Una emergencia de aproximadamente 36 horas en el relleno sanitario de Paz de Ariporo movilizó a diversos organismos de socorro y activó las alarmas ambientales en el departamento de Casanare tras la ignición de residuos sólidos.
El evento, que comenzó la noche del sábado, fue atendido mediante un esfuerzo coordinado entre los cuerpos de bomberos de Paz de Ariporo, Yopal y Pore, junto con la Defensa Civil y la administración municipal. La complejidad de la situación radicó en que no se trataba únicamente de un fuego superficial, sino de una combustión interna que requirió el despliegue de maquinaria amarilla para remover y sofocar el material con capas de tierra.
Las altas temperaturas registradas en la región, que oscilaron entre los 35 y 36 grados centígrados, se identificaron como un factor determinante en el inicio o la propagación del fuego.
Según informes preliminares de la Dirección Departamental de Gestión del Riesgo, la conflagración afectó entre un 30 y un 40 por ciento de la trinchera de disposición, dañando de manera significativa la geomembrana encargada de prevenir la filtración de lixiviados hacia el suelo. Esta afectación estructural es crítica, pues el contacto de estos líquidos con la tierra podría generar una contaminación directa de los recursos hídricos subterráneos.
Corporinoquia, como autoridad ambiental competente, ha iniciado las labores de seguimiento y validación para determinar si existieron incumplimientos en el manejo del relleno.
Las obligaciones técnicas exigen que los residuos sean recubiertos periódicamente con materiales arcillosos y protegidos con geomembranas para evitar procesos de incineración espontánea. La presencia de materiales como vidrio, plástico y metales en el sitio facilita la ignición bajo condiciones de calor extremo si no se cumple con el aislamiento adecuado.
La entidad evaluará bajo el régimen sancionatorio ambiental si la empresa operadora es responsable de una infracción por falta de prevención o mitigación de riesgos.

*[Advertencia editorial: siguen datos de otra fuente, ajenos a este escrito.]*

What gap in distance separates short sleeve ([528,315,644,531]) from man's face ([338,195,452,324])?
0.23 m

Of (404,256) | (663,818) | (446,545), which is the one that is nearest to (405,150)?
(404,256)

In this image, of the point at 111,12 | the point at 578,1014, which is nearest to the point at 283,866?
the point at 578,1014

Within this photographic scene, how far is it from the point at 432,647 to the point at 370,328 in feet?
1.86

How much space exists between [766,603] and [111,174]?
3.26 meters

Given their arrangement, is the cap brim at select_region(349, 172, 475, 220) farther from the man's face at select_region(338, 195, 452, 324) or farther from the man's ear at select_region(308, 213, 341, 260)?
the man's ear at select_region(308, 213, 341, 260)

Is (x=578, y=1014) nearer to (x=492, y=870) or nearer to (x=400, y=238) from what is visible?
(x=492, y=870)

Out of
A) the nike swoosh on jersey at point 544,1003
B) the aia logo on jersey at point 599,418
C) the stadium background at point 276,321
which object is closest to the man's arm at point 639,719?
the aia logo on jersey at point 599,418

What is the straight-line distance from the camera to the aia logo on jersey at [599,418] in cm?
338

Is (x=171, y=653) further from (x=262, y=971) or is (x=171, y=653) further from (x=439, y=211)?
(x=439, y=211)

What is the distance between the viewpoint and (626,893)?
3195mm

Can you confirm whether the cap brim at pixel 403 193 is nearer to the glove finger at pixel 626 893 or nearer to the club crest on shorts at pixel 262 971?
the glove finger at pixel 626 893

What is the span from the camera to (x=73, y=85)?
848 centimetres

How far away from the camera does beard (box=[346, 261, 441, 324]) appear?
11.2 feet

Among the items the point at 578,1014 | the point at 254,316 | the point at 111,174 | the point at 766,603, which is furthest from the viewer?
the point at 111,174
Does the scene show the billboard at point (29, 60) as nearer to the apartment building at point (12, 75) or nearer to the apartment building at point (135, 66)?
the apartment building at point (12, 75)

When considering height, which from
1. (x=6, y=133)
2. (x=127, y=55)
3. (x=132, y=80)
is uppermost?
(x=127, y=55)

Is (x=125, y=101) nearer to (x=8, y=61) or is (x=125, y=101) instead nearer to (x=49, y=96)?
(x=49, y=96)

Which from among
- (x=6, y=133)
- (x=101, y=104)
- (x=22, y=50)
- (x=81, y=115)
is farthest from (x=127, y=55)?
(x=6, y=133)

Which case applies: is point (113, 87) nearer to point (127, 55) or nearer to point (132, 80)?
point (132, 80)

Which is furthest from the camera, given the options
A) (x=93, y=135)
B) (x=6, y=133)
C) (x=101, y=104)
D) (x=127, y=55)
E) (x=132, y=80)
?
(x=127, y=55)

El impacto atmosférico también es objeto de análisis. La quema de desechos produjo la emisión de gases tóxicos y partículas PM10 y PM2.5, lo que representa una presión ambiental no corregida sobre la atmósfera local. Ante el daño en las chimeneas y conductos de gases de las trincheras, la disposición de residuos en el sitio podría suspenderse temporalmente mediante medidas preventivas hasta que se garanticen las reparaciones necesarias. Durante la crisis, parte de la recolección del municipio fue desviada hacia el relleno sanitario Cascajar en Yopal, aunque este último también enfrenta una situación operativa limitada.
Debido a que la geomembrana que aísla los residuos del suelo resultó gravemente afectada, será necesario realizar un trabajo de ingeniería para repararla, lo que implica que los municipios que hacen uso frecuente de este relleno sanitario deberán buscar una opción alternativa mientras duren las labores.
Esta situación ha dejado al descubierto una problemática que, según se prevé, traerá consecuencias jurídicas y disciplinarias para varios alcaldes del departamento de Casanare. Algunos conocedores del tema señalan que los Planes de Gestión Integral de Residuos Sólidos (PGIR) locales no han sido actualizados, por lo que ninguno de estos mandatarios tendría contemplado un plan de contingencia para este tipo de eventualidades, lo que de por sí podría constituir una falta grave.
A esto se suma que el relleno sanitario de Casacajar, ubicado en la vereda La Niata de Yopal, no tiene capacidad para soportar el flujo de carga adicional que generarían los municipios afectados.
El peritaje final y el levantamiento de información por parte de los equipos profesionales de la autoridad ambiental se completarán durante este mes.
La emergencia en Paz de Ariporo funciona como un aviso sobre la urgencia de infraestructura especializada y una cultura de reciclaje más rigurosa para evitar crisis sanitarias y ambientales en el departamento.